───── Document section ─────

An enigma that made her travel not only to the Beyond, through a transit ritual, but also to our time, turned into a legend: the Red Queen of Palenque. Her nickname comes from cinnabar, a reddish mineral with which human remains were preserved and that, despite its toxicity, has allowed the corpse of this member of the Mayan royalty to reach our days as well as many of its secrets now on display in the museum of the site. 

Buried in the so-called "Temple of the Skull," we know that the Red Queen was the wife of a 7th century Mayan ruler, Pakal the Great, and that she died in 672 A.D., 11 years before her husband. Although the tomb of the king was found in 1952 by archaeologist Alberto Ruz Lhuillier and that of the Red Queen was discovered more than 40 years later by archaeologists from the National Institute of Anthropology and History. 

Mexican President Andrés Manuel López Obrador opened the Red Queen Pavilion last Sunday, in the adjacent museum of the archaeological zone, where the remains were moved and can be admired by visitors, said Mexican Secretary of Culture Alejandra Frausto. 

"We come to inaugurate once again the house of the Red Queen Ixik Tz'aka'ab Ajaw [Lady Ruler of Generations], the queen who will be an ancestral symbol for contemporary women as she was in her time for the Maya culture," Frausto declared

She also added that "the Red Queen will be an inspiration and a symbol for today's Maya girls, adolescents and women," and equally for Mexican women. 

But who really was this Red Queen and why should she represent Maya women and be a symbol for them?

There are several hypotheses about her identity.

Some studies believe that the corpse could be Tz'akbu Ajaw or Ahpo-Hel (Lady of Succession), wife of Pakal the Great and mother of three sons, two of them rulers. In fact, it is believed that she is represented — along with her son Joy Chitam and Pakal — on a board that is in the Dumbarton Oaks Museum, in Washington D.C.

Although other hypotheses have also been considered over the years, such as if she is really Ix Kinnuw Mat (or Hun K'Anleum), also known as Lady Cormorant or Lady Cobweb and wife of the ahau K'an Joy Chitam II, as well as other illustrious noblewomen. 

With her identity still to be confirmed and awaiting the remains of her supposed children to be found for DNA testing, Secretary Frausto's claim that the illustrious mummy is a symbol of Maya womanhood is as superficial as the dust covering the Red Queen's body. At least until history comes to light and lets us know who she was and, above all, why she should inspire us.

───── Data extracts ─────

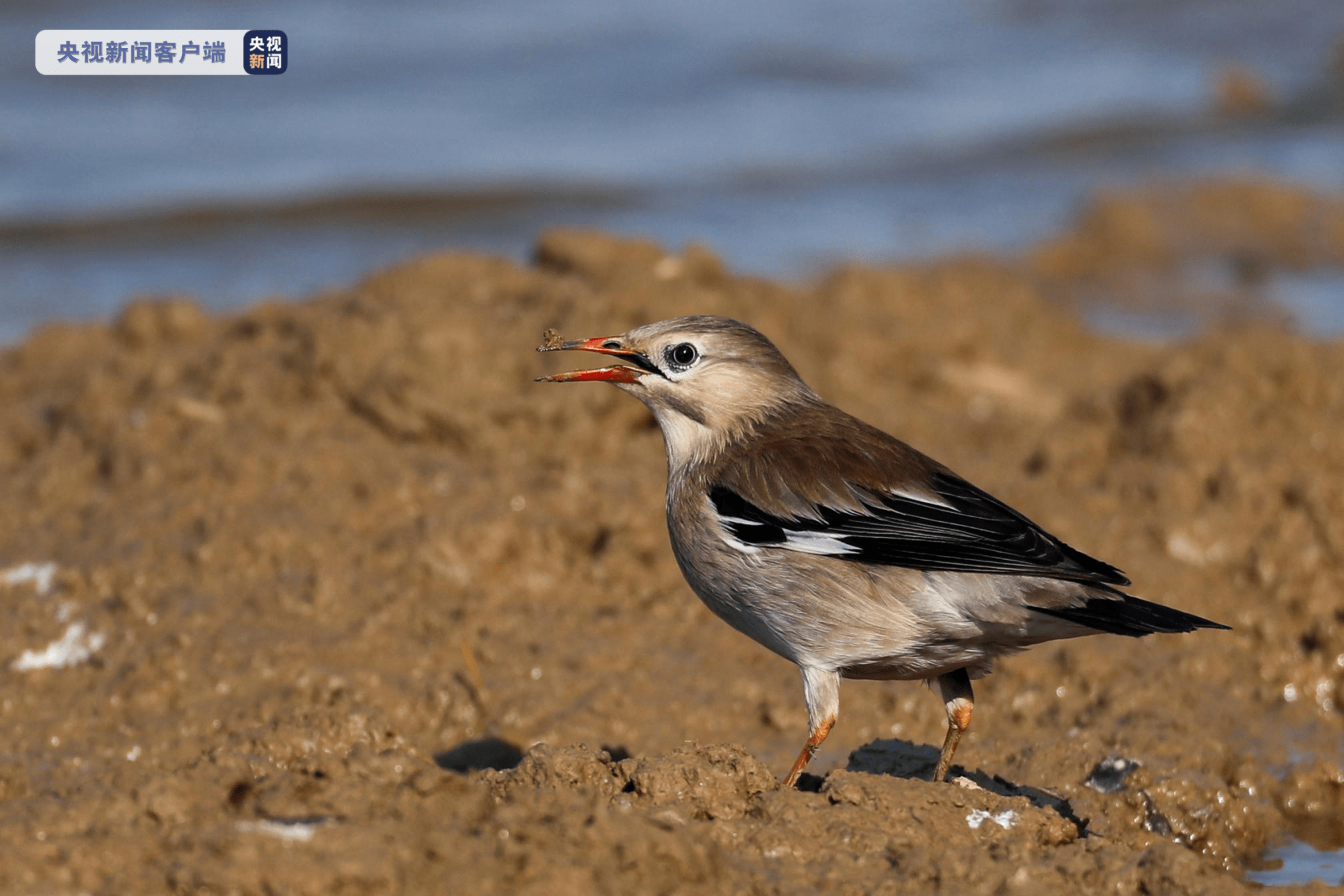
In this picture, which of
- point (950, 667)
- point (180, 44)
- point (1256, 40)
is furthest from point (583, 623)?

─────

Task list.
**A)** From the article on the Red Queen of Palenque, reproduce verbatim the part that opens with the words containing "Although other hypotheses" and closes with "other illustrious noblewomen.".
**B)** Answer these questions using the article on the Red Queen of Palenque:
(i) In what year did the Red Queen die?
(ii) Which archaeologist found the king's tomb in 1952?
(iii) In which museum is the board that is believed to show her with Joy Chitam and Pakal?

Results of the exercise.
**A)**
Although other hypotheses have also been considered over the years, such as if she is really Ix Kinnuw Mat (or Hun K'Anleum), also known as Lady Cormorant or Lady Cobweb and wife of the ahau K'an Joy Chitam II, as well as other illustrious noblewomen.

**B)**
(i) 672 A.D.
(ii) Alberto Ruz Lhuillier
(iii) The Dumbarton Oaks Museum, in Washington D.C.